Buckets:

hf-doc-build/doc / diffusers /main /en /api /models /consistency_decoder_vae.md
HuggingFaceDocBuilder's picture
|
download
raw
3.81 kB
# Consistency Decoder
Consistency decoder can be used to decode the latents from the denoising UNet in the [StableDiffusionPipeline](/docs/diffusers/main/en/api/pipelines/stable_diffusion/text2img#diffusers.StableDiffusionPipeline). This decoder was introduced in the [DALL-E 3 technical report](https://openai.com/dall-e-3).
The original codebase can be found at [openai/consistencydecoder](https://github.com/openai/consistencydecoder).
> [!WARNING]
> Inference is only supported for 2 iterations as of now.

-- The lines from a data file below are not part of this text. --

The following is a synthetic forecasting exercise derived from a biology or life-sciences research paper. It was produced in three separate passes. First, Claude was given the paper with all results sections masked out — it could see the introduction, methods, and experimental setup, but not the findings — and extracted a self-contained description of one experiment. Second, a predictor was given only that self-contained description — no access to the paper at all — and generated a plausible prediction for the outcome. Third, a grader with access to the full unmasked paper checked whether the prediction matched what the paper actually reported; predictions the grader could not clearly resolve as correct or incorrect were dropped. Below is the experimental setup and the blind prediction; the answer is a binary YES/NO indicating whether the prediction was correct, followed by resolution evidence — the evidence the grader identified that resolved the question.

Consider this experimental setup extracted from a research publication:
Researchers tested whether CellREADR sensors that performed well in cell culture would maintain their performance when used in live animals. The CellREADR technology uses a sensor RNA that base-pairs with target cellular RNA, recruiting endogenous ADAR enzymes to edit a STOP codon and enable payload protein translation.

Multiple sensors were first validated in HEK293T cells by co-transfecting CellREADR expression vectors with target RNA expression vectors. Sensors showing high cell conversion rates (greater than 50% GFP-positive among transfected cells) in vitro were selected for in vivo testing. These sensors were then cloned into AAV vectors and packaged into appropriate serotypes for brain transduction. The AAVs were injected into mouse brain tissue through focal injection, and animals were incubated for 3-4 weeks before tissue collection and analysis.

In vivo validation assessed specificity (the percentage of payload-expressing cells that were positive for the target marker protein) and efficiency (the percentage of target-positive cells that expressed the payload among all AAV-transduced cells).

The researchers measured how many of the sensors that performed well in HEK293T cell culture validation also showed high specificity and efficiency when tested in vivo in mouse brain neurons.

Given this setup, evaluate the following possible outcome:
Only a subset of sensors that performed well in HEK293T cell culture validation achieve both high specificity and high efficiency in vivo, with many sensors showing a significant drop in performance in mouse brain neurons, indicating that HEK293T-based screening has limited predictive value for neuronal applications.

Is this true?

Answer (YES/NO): YES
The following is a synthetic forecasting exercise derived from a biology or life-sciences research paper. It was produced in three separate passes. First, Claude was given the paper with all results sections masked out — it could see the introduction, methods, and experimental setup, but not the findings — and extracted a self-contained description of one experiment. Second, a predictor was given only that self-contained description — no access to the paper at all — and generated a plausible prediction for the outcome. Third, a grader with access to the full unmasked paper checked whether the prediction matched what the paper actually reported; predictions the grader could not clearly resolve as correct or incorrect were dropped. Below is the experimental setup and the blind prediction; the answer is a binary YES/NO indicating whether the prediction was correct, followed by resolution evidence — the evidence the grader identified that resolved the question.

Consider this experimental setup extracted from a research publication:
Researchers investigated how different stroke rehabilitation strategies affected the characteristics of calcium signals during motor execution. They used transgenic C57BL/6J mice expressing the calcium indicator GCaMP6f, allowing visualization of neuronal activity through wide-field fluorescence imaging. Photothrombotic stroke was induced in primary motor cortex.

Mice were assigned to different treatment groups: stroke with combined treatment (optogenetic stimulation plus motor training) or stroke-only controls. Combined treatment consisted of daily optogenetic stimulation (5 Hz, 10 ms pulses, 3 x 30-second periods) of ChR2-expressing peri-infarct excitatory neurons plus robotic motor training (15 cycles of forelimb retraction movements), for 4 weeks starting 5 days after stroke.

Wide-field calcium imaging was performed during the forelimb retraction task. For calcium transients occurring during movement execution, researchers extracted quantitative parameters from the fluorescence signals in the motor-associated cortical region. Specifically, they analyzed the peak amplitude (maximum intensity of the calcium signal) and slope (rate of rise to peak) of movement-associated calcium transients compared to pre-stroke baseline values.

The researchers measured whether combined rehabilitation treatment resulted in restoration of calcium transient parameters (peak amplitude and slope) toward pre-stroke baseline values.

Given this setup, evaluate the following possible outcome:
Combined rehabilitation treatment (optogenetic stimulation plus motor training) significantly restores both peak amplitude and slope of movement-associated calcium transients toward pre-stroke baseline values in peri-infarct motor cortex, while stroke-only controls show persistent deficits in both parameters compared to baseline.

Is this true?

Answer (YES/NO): YES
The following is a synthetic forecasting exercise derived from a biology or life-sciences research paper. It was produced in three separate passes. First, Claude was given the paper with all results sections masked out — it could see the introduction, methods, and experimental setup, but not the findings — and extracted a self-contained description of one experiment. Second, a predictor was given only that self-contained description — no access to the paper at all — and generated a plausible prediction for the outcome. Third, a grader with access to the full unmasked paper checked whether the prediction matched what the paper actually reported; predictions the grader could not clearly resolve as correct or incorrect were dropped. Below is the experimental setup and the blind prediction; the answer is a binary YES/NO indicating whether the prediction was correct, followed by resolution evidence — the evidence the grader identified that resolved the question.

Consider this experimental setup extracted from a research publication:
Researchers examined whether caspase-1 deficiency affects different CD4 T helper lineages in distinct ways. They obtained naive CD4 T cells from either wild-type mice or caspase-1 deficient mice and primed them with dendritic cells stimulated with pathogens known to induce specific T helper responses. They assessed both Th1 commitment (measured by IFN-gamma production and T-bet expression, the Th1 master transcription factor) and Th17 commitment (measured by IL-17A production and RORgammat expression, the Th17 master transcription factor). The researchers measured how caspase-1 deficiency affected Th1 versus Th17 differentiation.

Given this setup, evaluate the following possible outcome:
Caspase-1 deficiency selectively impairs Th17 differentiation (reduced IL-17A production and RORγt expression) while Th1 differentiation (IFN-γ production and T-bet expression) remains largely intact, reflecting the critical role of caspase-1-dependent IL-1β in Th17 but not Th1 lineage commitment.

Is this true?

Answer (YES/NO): NO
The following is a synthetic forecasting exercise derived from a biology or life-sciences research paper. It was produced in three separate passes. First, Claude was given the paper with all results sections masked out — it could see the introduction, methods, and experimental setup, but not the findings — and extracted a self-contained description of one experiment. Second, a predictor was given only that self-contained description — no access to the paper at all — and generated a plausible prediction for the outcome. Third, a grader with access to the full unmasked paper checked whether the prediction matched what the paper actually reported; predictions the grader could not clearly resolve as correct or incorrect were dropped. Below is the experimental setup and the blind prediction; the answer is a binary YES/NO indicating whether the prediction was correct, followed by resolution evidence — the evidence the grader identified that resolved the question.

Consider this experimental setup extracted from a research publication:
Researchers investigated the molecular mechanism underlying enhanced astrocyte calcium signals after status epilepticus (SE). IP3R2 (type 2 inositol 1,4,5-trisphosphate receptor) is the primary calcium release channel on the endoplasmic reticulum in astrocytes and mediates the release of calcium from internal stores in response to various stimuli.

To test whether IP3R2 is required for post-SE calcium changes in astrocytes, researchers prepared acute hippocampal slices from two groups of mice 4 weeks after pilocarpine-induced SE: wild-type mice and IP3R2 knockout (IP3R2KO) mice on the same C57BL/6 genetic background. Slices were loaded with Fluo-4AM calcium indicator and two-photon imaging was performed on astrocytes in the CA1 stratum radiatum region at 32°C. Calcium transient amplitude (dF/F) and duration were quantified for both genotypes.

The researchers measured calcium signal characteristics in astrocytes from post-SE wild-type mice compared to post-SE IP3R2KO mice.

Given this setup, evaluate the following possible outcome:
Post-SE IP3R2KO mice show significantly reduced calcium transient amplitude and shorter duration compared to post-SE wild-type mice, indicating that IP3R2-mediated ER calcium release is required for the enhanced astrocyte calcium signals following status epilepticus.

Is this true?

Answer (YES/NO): YES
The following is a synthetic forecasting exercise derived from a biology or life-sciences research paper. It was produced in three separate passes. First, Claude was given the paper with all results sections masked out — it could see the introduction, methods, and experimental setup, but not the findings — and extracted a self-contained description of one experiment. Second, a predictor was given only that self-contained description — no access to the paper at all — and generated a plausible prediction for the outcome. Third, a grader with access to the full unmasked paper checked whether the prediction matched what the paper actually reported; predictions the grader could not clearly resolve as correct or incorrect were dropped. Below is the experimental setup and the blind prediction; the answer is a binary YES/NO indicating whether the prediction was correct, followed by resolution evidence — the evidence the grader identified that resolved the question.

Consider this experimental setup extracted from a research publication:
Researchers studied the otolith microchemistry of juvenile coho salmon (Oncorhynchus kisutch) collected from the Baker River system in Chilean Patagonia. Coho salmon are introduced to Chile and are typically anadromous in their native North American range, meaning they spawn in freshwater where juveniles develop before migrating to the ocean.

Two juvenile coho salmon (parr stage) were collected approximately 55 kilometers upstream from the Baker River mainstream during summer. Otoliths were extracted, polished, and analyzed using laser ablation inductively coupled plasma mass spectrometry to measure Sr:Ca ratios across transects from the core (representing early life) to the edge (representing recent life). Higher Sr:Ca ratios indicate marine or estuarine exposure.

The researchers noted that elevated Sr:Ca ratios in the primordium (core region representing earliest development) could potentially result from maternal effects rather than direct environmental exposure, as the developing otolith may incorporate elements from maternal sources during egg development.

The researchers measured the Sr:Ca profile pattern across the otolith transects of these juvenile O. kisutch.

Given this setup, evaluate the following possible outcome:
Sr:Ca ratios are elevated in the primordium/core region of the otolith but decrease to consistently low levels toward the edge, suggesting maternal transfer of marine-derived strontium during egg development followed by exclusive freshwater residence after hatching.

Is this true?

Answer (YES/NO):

The pipeline could not have been contributed without the help of [madebyollin](https://github.com/madebyollin) and [mrsteyk](https://github.com/mrsteyk) from [this issue](https://github.com/openai/consistencydecoder/issues/1).
## ConsistencyDecoderVAE[[diffusers.ConsistencyDecoderVAE]]
#### diffusers.ConsistencyDecoderVAE[[diffusers.ConsistencyDecoderVAE]]
[Source](https://github.com/huggingface/diffusers/blob/main/src/diffusers/models/autoencoders/consistency_decoder_vae.py#L51)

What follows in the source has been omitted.